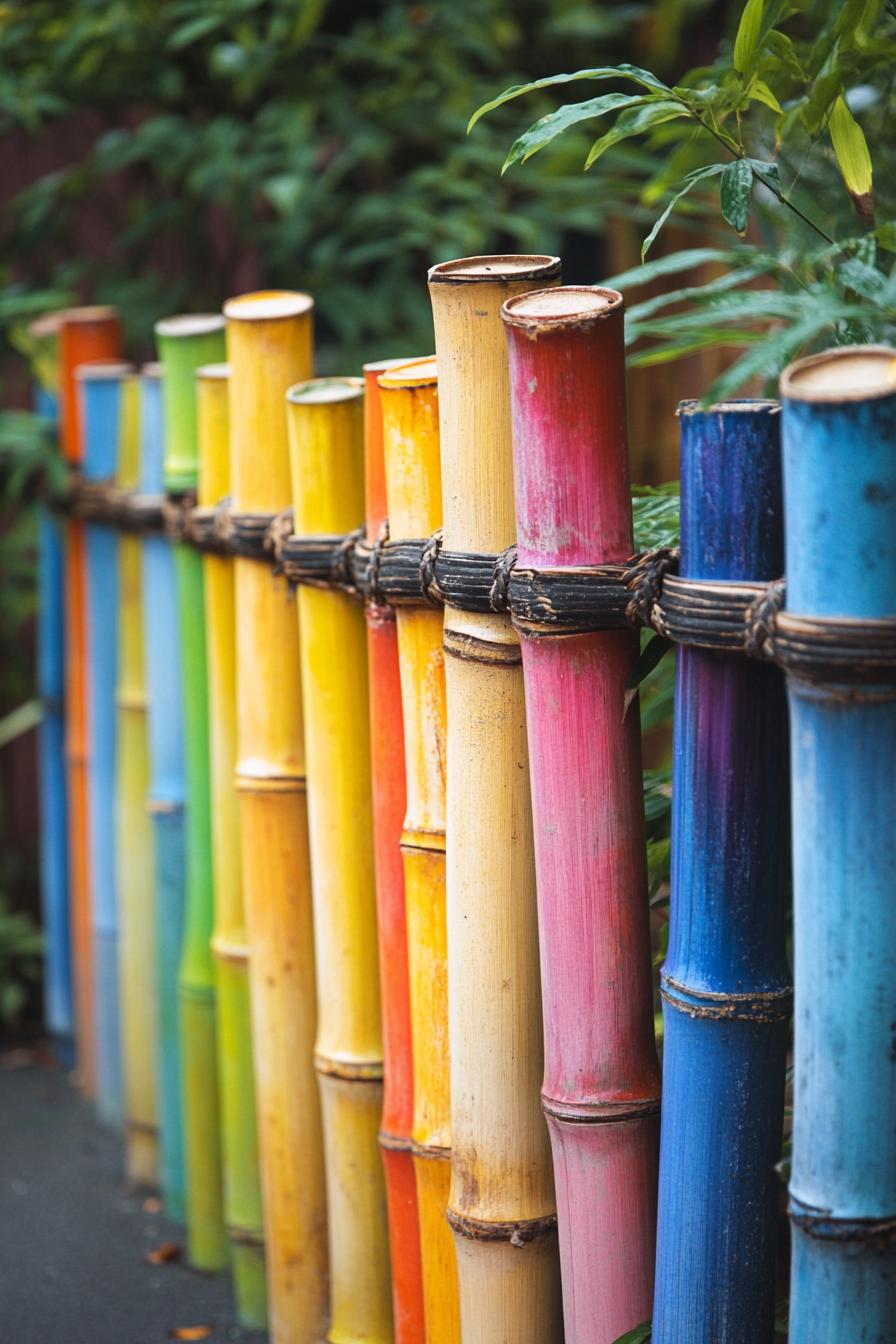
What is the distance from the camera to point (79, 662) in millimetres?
2664

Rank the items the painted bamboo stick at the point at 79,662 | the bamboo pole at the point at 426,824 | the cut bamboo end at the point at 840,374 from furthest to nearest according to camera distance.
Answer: the painted bamboo stick at the point at 79,662 → the bamboo pole at the point at 426,824 → the cut bamboo end at the point at 840,374

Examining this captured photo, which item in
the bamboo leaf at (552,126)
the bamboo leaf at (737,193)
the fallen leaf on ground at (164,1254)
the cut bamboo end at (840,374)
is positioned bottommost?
the fallen leaf on ground at (164,1254)

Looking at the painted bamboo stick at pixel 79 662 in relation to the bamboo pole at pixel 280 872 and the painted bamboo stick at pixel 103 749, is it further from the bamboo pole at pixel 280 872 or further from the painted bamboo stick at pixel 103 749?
the bamboo pole at pixel 280 872

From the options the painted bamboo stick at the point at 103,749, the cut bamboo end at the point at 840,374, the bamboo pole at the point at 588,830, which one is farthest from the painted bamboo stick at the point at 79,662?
the cut bamboo end at the point at 840,374

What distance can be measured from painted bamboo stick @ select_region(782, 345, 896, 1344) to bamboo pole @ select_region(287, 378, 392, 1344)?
2.11 ft

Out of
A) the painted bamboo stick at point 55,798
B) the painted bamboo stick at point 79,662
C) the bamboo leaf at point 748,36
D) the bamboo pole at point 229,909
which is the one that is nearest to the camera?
the bamboo leaf at point 748,36

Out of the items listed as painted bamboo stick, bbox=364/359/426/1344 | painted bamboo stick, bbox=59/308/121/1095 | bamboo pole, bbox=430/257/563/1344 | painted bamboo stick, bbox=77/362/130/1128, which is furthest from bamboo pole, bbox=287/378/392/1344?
painted bamboo stick, bbox=59/308/121/1095

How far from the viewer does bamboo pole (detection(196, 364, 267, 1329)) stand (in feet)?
6.31

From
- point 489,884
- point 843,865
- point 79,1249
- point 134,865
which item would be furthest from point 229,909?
point 843,865

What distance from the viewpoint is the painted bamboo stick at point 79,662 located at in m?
2.60

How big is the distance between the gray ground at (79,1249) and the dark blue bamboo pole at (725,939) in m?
0.92

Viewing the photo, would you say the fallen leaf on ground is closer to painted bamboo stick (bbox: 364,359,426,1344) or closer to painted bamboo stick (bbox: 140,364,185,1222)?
painted bamboo stick (bbox: 140,364,185,1222)

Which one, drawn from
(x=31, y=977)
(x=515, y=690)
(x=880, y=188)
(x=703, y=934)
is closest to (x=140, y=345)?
(x=31, y=977)

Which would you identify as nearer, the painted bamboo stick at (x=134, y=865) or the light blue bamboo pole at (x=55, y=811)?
the painted bamboo stick at (x=134, y=865)
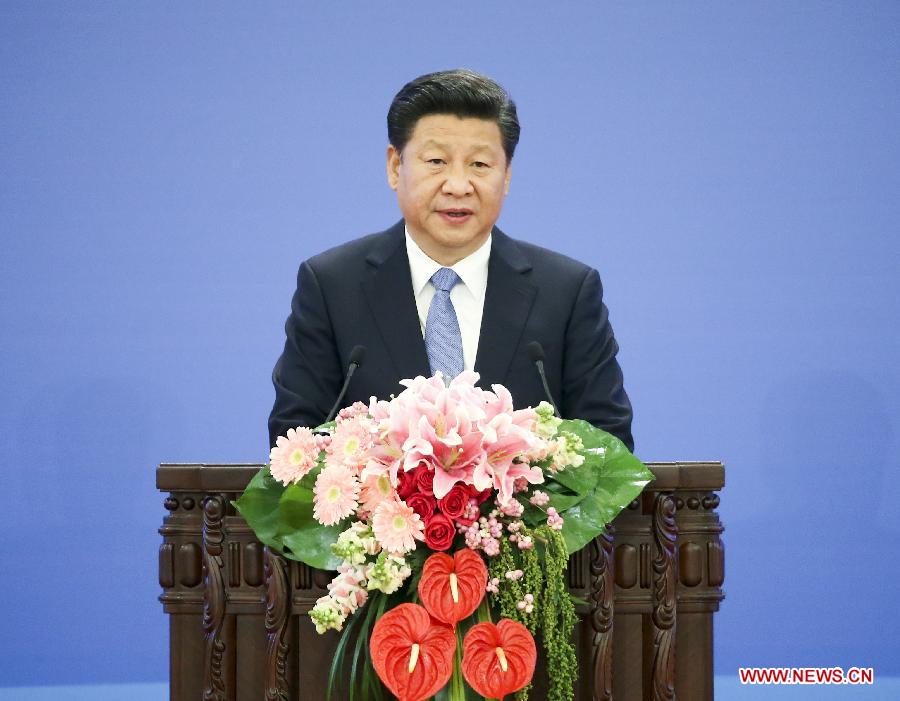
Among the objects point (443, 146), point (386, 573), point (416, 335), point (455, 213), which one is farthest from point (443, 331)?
point (386, 573)

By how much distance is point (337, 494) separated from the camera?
1.45 metres

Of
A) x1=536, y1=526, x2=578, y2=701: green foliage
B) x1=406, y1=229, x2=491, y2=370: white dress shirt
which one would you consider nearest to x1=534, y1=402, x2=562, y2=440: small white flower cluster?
x1=536, y1=526, x2=578, y2=701: green foliage

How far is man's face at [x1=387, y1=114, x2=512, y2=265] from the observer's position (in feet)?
6.76

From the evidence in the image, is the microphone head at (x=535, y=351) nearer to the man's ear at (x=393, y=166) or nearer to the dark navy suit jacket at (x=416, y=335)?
the dark navy suit jacket at (x=416, y=335)

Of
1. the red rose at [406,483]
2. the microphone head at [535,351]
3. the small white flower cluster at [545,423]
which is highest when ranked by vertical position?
the microphone head at [535,351]

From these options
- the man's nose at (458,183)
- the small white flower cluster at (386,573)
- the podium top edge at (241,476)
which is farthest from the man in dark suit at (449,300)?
the small white flower cluster at (386,573)

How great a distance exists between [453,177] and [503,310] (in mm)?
236

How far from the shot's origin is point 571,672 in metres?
1.45

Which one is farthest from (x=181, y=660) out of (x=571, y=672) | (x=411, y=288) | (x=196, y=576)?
(x=411, y=288)

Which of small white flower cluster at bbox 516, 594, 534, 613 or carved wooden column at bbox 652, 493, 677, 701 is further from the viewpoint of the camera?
carved wooden column at bbox 652, 493, 677, 701

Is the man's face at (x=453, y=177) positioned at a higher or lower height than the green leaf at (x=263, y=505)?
higher

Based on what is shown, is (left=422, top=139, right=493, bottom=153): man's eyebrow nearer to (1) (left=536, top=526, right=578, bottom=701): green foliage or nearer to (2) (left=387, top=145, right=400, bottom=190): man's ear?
(2) (left=387, top=145, right=400, bottom=190): man's ear

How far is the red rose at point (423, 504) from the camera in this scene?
1422 millimetres

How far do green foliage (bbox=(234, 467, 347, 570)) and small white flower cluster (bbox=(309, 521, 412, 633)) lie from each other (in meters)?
0.07
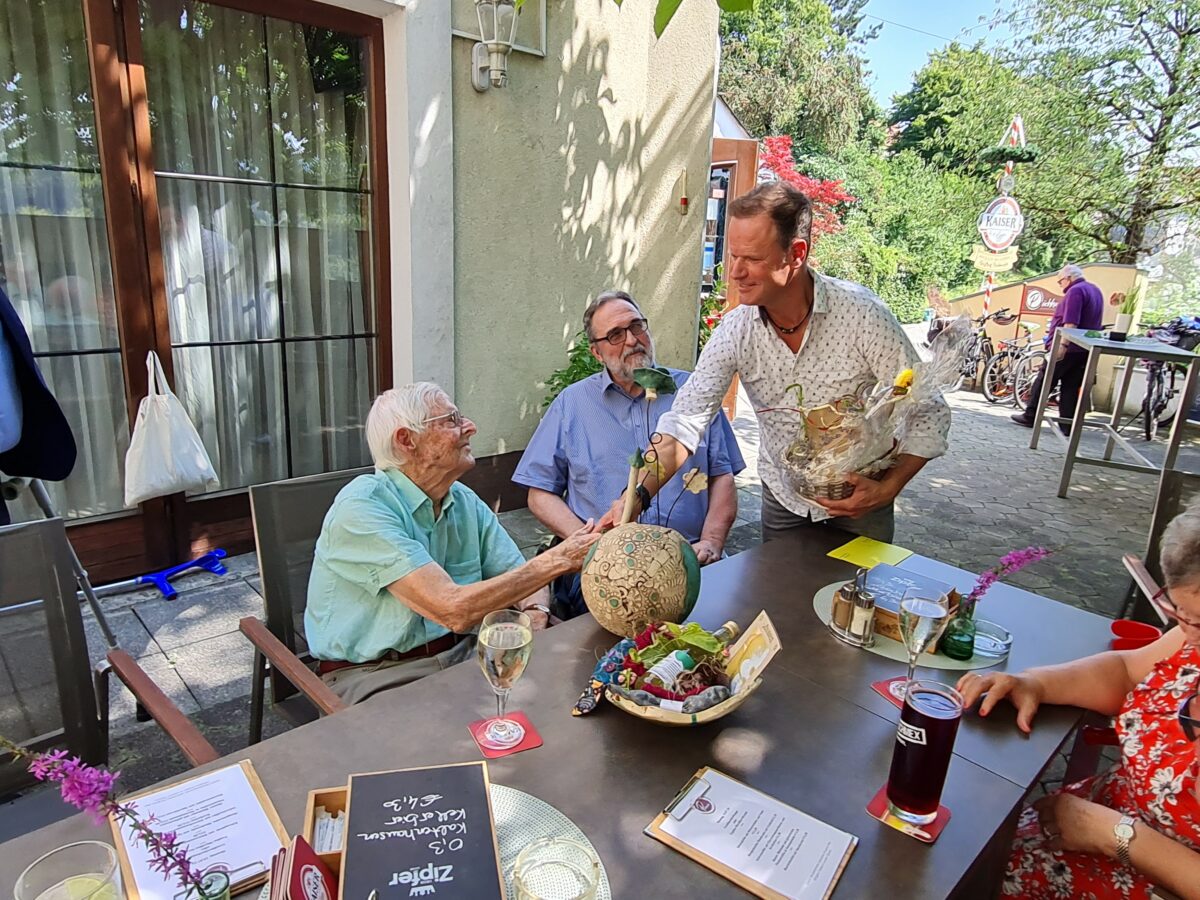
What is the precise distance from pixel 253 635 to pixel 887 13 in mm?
33156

## WHAT YOU HAVE TO DO:
Write out again, word for word, the lines starting with the one that has "What is the precise" and stopping after the last line above.

## WRITTEN ANSWER:
What is the precise distance from pixel 253 635 to pixel 887 13 in mm?
33156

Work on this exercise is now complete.